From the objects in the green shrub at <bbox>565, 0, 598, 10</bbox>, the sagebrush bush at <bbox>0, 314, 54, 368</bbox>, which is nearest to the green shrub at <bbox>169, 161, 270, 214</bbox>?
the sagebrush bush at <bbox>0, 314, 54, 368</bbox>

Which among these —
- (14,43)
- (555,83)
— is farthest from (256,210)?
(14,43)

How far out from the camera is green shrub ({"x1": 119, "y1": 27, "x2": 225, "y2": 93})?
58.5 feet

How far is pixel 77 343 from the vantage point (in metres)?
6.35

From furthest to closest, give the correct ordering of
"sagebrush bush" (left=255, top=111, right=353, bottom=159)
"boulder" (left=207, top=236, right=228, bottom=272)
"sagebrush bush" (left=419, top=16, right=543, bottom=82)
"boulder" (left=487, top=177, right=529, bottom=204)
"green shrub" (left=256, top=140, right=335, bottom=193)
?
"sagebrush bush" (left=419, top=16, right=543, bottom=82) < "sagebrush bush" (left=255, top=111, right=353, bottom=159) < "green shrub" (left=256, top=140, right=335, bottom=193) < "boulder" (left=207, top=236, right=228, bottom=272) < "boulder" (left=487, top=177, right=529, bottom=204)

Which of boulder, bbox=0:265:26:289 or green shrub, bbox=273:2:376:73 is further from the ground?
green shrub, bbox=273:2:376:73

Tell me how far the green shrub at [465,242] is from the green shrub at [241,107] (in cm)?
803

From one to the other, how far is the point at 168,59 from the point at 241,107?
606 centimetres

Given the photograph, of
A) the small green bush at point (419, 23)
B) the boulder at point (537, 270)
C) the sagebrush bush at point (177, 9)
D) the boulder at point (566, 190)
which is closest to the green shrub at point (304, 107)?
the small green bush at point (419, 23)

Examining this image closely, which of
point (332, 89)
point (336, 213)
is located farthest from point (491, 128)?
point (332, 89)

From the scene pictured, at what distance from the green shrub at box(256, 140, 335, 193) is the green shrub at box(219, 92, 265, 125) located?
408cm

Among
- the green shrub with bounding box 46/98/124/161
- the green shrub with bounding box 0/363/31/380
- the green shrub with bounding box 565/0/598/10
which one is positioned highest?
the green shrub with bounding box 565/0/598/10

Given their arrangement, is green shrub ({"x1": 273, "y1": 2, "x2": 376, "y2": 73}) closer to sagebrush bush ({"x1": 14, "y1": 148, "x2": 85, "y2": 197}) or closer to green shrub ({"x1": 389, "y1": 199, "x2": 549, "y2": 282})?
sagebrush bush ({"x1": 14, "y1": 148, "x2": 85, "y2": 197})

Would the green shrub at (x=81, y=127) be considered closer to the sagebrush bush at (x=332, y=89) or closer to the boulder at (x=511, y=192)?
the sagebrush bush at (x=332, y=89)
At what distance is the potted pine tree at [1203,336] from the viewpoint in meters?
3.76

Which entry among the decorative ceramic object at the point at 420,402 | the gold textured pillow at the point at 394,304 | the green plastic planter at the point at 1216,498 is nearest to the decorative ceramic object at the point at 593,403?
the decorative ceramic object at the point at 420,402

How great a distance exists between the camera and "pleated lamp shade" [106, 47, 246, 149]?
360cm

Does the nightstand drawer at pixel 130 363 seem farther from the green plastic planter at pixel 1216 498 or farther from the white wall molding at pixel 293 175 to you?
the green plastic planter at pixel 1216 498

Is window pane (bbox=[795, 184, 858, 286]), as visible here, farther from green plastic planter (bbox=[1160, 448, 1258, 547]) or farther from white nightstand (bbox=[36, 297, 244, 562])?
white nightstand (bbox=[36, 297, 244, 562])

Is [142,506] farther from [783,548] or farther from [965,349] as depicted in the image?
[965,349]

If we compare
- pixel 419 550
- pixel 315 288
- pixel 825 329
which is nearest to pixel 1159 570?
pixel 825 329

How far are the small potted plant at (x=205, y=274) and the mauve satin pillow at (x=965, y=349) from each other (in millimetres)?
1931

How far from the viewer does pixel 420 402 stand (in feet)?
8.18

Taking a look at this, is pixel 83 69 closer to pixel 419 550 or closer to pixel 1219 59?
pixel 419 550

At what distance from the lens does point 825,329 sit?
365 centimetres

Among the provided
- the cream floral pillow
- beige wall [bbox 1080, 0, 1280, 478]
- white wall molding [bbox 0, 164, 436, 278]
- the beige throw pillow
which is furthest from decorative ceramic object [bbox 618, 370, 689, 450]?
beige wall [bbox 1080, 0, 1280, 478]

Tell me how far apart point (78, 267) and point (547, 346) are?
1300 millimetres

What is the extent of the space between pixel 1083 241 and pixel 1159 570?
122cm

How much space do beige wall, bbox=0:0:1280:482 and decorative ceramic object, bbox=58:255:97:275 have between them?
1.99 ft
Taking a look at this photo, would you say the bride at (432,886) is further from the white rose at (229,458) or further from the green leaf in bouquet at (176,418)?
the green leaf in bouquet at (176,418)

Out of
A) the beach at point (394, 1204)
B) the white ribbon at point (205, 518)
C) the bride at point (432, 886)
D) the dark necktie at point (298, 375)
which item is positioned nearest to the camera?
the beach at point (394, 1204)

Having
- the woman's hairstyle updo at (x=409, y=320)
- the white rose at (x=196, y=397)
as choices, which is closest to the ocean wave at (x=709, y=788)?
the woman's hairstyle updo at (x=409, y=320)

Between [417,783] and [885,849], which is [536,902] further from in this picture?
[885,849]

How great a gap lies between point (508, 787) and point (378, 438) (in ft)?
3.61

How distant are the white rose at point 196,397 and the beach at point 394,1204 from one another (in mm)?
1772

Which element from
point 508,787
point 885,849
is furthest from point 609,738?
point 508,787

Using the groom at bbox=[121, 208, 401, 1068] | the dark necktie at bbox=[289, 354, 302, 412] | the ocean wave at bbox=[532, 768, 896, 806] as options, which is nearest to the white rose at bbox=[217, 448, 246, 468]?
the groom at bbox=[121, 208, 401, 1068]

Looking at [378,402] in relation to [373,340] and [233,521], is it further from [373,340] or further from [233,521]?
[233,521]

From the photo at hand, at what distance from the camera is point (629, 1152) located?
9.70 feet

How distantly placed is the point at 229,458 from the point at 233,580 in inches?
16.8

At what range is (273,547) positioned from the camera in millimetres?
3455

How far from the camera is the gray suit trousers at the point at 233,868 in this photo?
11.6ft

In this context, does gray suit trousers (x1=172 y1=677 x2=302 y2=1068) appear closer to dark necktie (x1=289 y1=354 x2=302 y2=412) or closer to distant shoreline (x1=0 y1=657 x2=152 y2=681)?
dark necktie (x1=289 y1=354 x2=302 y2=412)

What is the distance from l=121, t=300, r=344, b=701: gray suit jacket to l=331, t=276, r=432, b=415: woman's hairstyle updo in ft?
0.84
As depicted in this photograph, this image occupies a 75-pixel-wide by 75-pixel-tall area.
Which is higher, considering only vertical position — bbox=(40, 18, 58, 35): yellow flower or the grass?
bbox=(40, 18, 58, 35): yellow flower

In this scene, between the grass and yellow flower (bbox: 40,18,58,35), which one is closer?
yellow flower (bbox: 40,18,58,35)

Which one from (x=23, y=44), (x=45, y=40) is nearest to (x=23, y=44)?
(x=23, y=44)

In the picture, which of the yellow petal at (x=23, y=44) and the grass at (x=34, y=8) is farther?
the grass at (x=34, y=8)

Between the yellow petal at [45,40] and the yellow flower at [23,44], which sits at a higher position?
================
**Stated problem**. Write out again, unchanged, every line from the line containing "Looking at [378,402]" to the final line of the material above.

**The result**.
Looking at [378,402] in relation to [373,340] and [233,521], is it further from [373,340] or further from [233,521]?
[233,521]

From the photo at hand, at what distance from the camera is point (629, 1152) located?
9.70 feet

How distantly placed is the point at 229,458 from the point at 233,580 in inches?
16.8

At what range is (273,547) positioned from the camera in millimetres?
3455

How far from the camera is the gray suit trousers at the point at 233,868 in this photo?
11.6ft

In this context, does gray suit trousers (x1=172 y1=677 x2=302 y2=1068) appear closer to dark necktie (x1=289 y1=354 x2=302 y2=412) or closer to distant shoreline (x1=0 y1=657 x2=152 y2=681)?
dark necktie (x1=289 y1=354 x2=302 y2=412)

What is the distance from l=121, t=300, r=344, b=701: gray suit jacket to l=331, t=276, r=432, b=415: woman's hairstyle updo in ft?
0.84
As depicted in this photograph, this image occupies a 75-pixel-wide by 75-pixel-tall area.
Which is higher, considering only vertical position — bbox=(40, 18, 58, 35): yellow flower or the grass?
bbox=(40, 18, 58, 35): yellow flower

In this scene, between the grass and yellow flower (bbox: 40,18,58,35), which one is closer?
yellow flower (bbox: 40,18,58,35)

Which one from (x=23, y=44), (x=45, y=40) is nearest to (x=23, y=44)?
(x=23, y=44)

In the picture, which of the yellow petal at (x=23, y=44) and the grass at (x=34, y=8) is farther?
the grass at (x=34, y=8)

Between the yellow petal at [45,40] and the yellow flower at [23,44], which sits at a higher position?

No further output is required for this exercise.